*Exercise*.
Could you retype the records word for word but without any pictures?
________
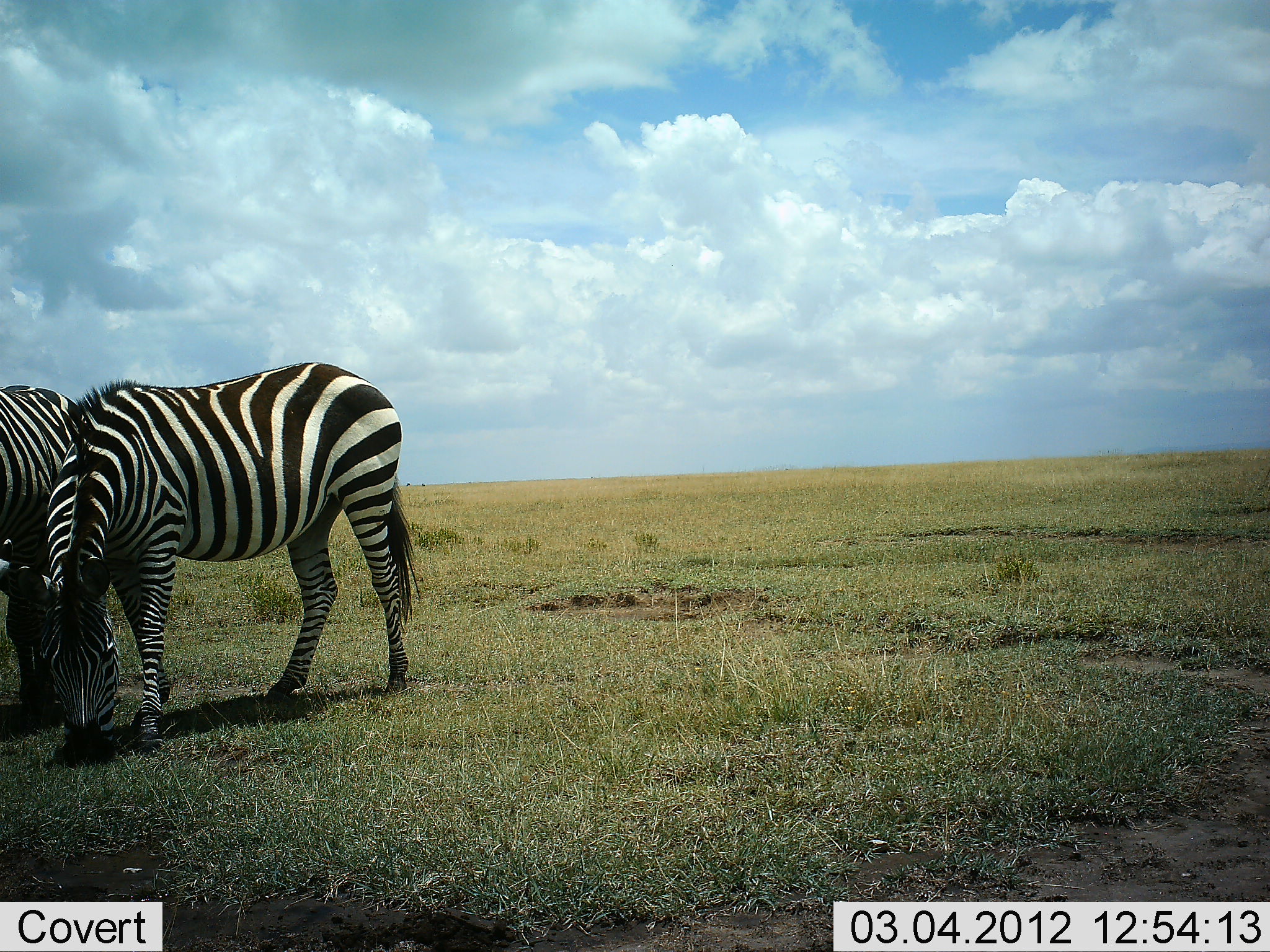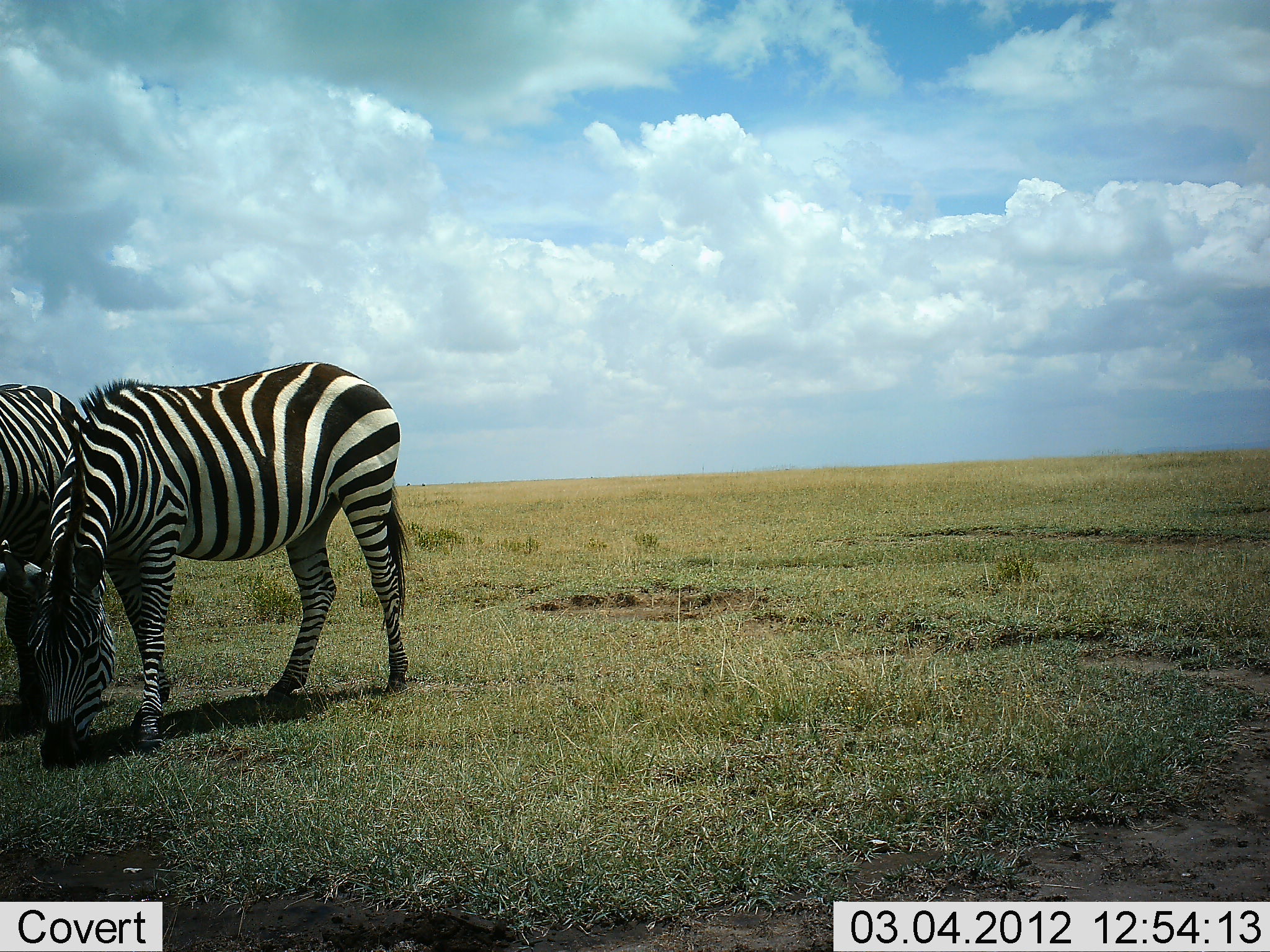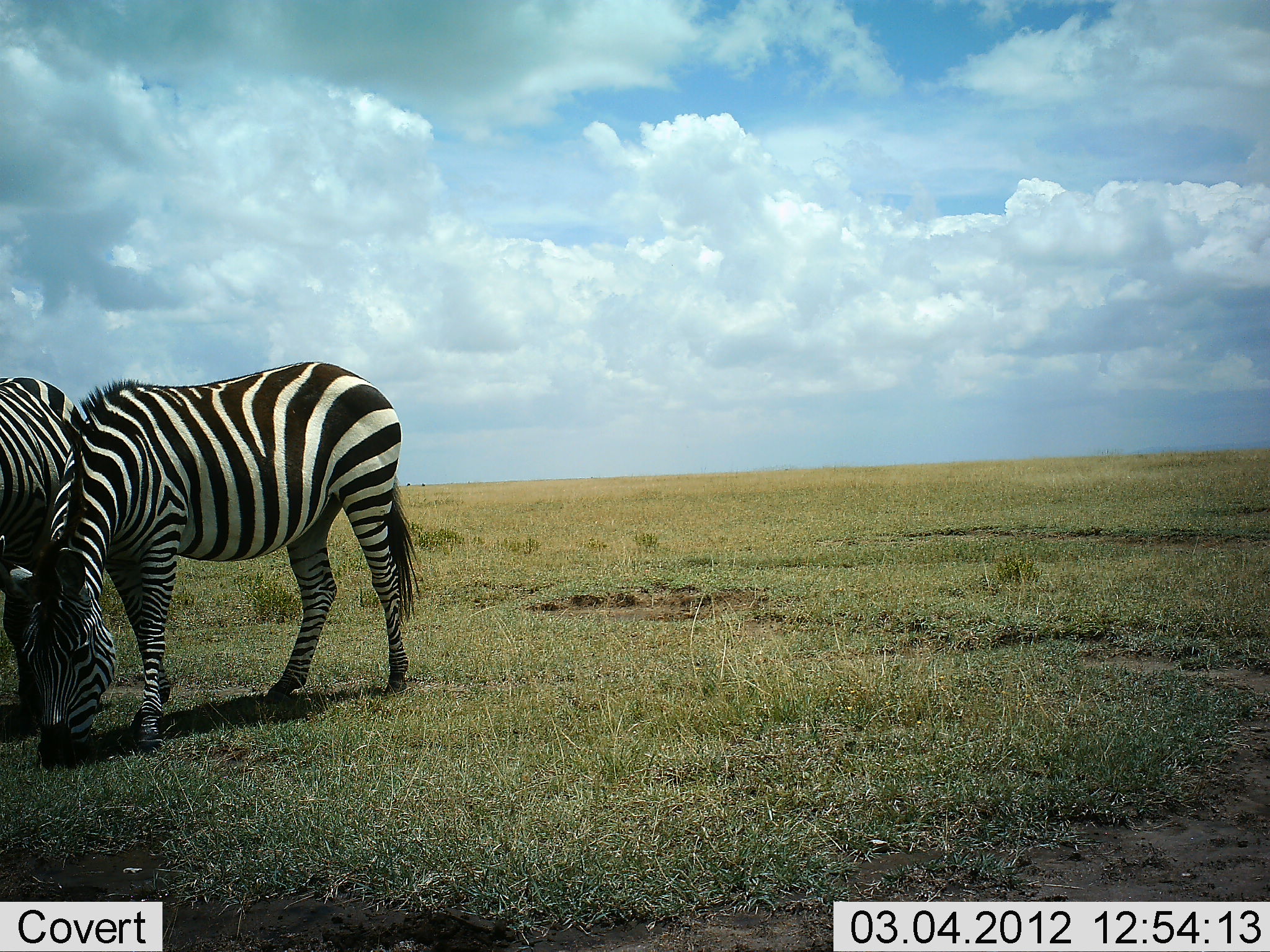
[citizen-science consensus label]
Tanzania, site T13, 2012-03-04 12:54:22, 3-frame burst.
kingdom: Animalia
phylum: Chordata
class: Mammalia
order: Perissodactyla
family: Equidae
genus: Equus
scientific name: Equus quagga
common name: plains zebra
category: zebra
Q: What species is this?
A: Zebra (plains zebra) (Equus quagga).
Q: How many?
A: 2.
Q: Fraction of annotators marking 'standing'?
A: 44%.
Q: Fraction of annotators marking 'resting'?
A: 0%.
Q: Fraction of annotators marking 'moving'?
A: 0%.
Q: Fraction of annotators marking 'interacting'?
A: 0%.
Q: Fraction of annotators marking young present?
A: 0%.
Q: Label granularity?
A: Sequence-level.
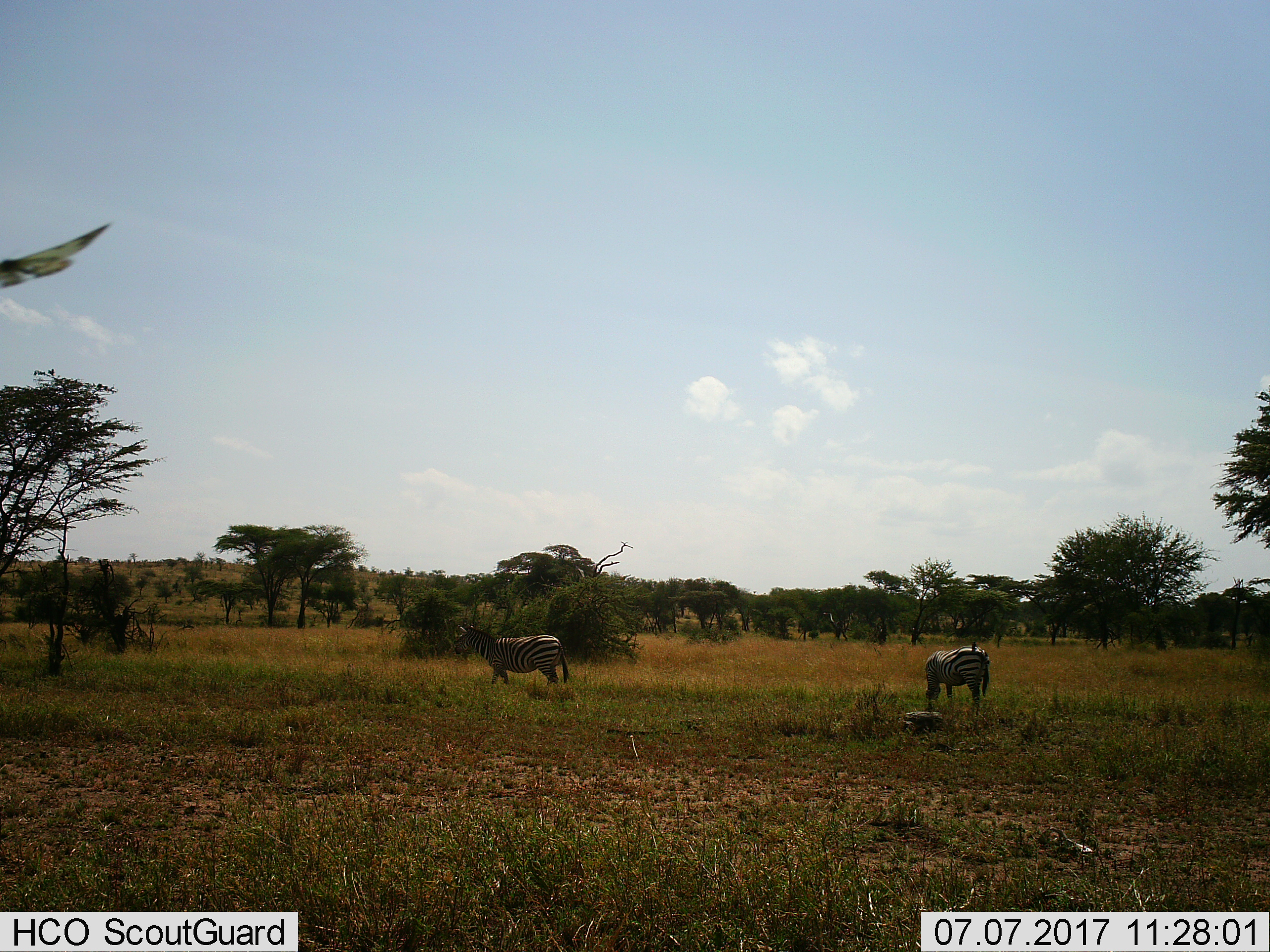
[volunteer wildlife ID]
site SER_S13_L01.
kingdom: Animalia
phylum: Chordata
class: Mammalia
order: Perissodactyla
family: Equidae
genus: Equus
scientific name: Equus quagga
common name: plains zebra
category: zebraplains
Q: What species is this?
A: Zebraplains (plains zebra) (Equus quagga).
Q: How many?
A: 2.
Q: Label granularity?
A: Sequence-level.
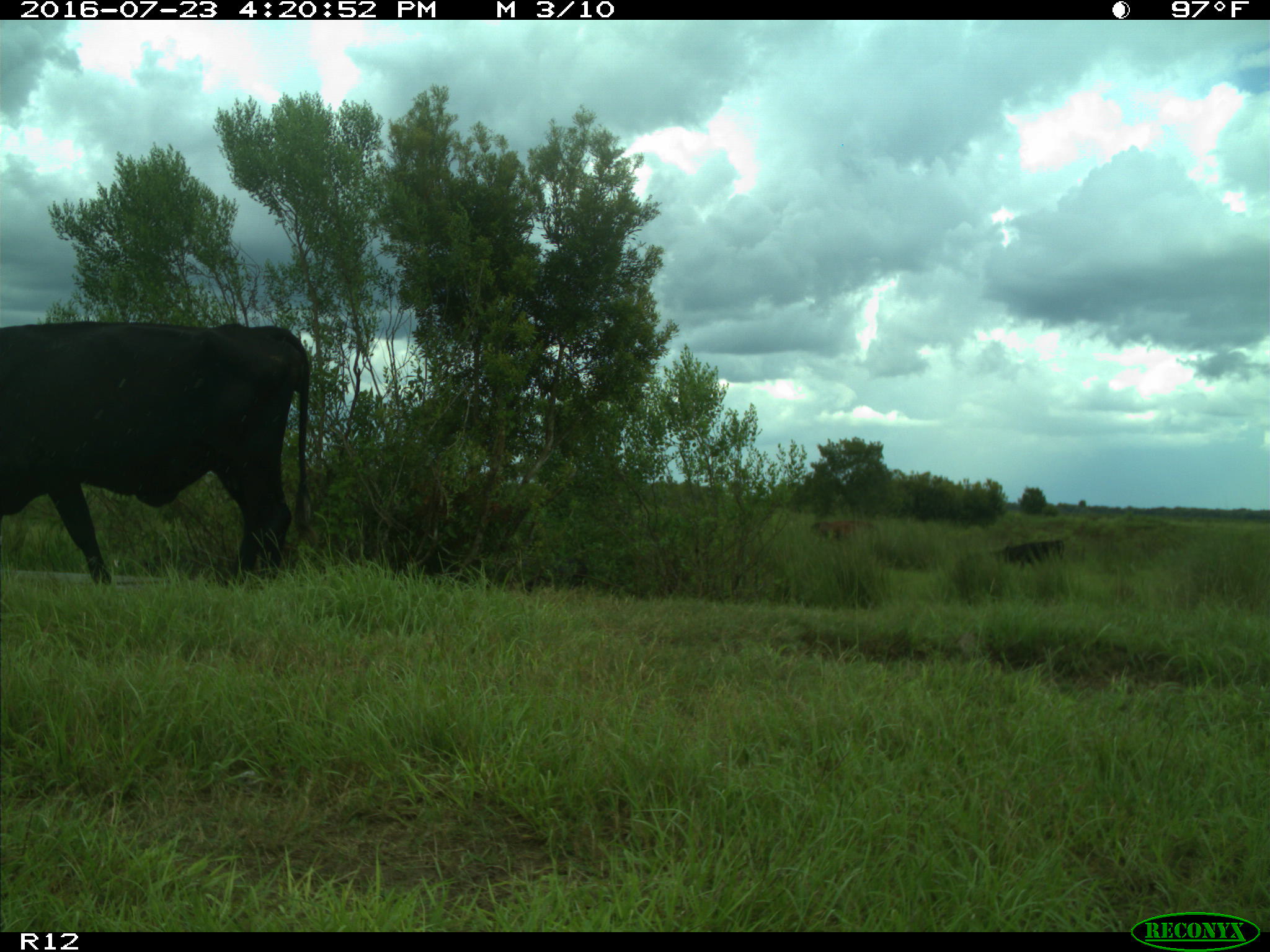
________
*Result for this exercise*.
[citizen-science consensus label]
Tanzania, site T13, 2012-03-04 12:54:22, 3-frame burst.
kingdom: Animalia
phylum: Chordata
class: Mammalia
order: Perissodactyla
family: Equidae
genus: Equus
scientific name: Equus quagga
common name: plains zebra
category: zebra
Q: What species is this?
A: Zebra (plains zebra) (Equus quagga).
Q: How many?
A: 2.
Q: Fraction of annotators marking 'standing'?
A: 44%.
Q: Fraction of annotators marking 'resting'?
A: 0%.
Q: Fraction of annotators marking 'moving'?
A: 0%.
Q: Fraction of annotators marking 'interacting'?
A: 0%.
Q: Fraction of annotators marking young present?
A: 0%.
Q: Label granularity?
A: Sequence-level.
[volunteer wildlife ID]
site SER_S13_L01.
kingdom: Animalia
phylum: Chordata
class: Mammalia
order: Perissodactyla
family: Equidae
genus: Equus
scientific name: Equus quagga
common name: plains zebra
category: zebraplains
Q: What species is this?
A: Zebraplains (plains zebra) (Equus quagga).
Q: How many?
A: 2.
Q: Label granularity?
A: Sequence-level.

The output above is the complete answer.